The U.S. Consumer Product Safety Commission (CPSC) has levied one of its largest fines ever — $19 million — against Peloton Interactive Inc. as part of a settlement related to Peloton’s Tread+ treadmills, CPSC announced on Jan. 5.
The settlement resolves CPSC’s charges that Peloton knowingly failed to immediately report to CPSC, as required by law, that its Tread+ treadmill contained a defect that could create a substantial product hazard and created an unreasonable risk of serious injury to consumers. The civil penalty also settles charges that Peloton knowingly distributed recalled treadmills in violation of the Consumer Product Safety Act (CPSA).

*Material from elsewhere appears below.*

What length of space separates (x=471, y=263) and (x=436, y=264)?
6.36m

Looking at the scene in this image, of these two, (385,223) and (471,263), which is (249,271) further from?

“This is larger than the maximum civil penalty allowed by law for a single violation because Peloton committed two distinct violations by both failing to report incidents and selling recalled units,” CPSC Commissioner Richard Trumka said in a statement. “Peloton’s conduct called for one of the largest civil penalties in our history. Evidence indicates that for years, Peloton knew from consumer reports that its treadmills could grab and pull kids and objects under the rear of the Tread+ treadmill, allowing for serious or fatal injuries. As incidents mounted, the company kept CPSC in the dark by failing to report them, preventing our agency from protecting the public.”
Beginning in December 2018 and continuing into 2019, Peloton received reports of incidents associated with pull under and entrapment in the rear of the treadmills, including reports of injuries, but did not immediately report the injuries to the CPSC, according to the agency.
By the time Peloton filed a report with the CPSC, more than 150 incidents of people, pets, and/or objects being pulled under the rear of the Tread+ treadmill had been reported, including the death of a child and 13 injuries, including broken bones, lacerations, abrasions and friction burns.
Peloton and the CPSC jointly announced the recall of the Tread+ treadmill on May 5, 2021, although the CPSC had wanted a recall in April, and Peloton had refused.
The CPSC also charged that after the public announcement of the recall, Peloton knowingly distributed in commerce 38 Tread+ recalled treadmills using Peloton personnel and through third-party delivery firms.
In addition to the $19,065,000 civil penalty, the settlement agreement requires Peloton to maintain an enhanced compliance program and system of internal controls and procedures designed to ensure compliance with the CPSA. Peloton has also agreed to file, for a period of five years, annual reports regarding its compliance program and system of internal controls.
By a 4-0 vote, the CPSC provisionally accepted the settlement agreement, subject to public comment.
In addition to the investigation by the CPSC, Peloton is also under investigation by the Department of Justice and the Department of Homeland Security related to its statutory obligations under the Consumer Product Safety Act. The Securities and Exchange Commission is investigating the company’s handling of communications with the public related to the Tread+ recall.
“We are cooperating fully with each of these investigations, and at this time, we are unable to predict the eventual scope, duration or final outcome of the investigations,” Peloton said in its 10k tax form in September 2022.
In addition, 12 current and former Peloton executives are being sued for allegedly engaging in insider trading. The lawsuit alleges the executives sold $5000 million worth of stock prior to revealing the safety issues to shareholders and the public.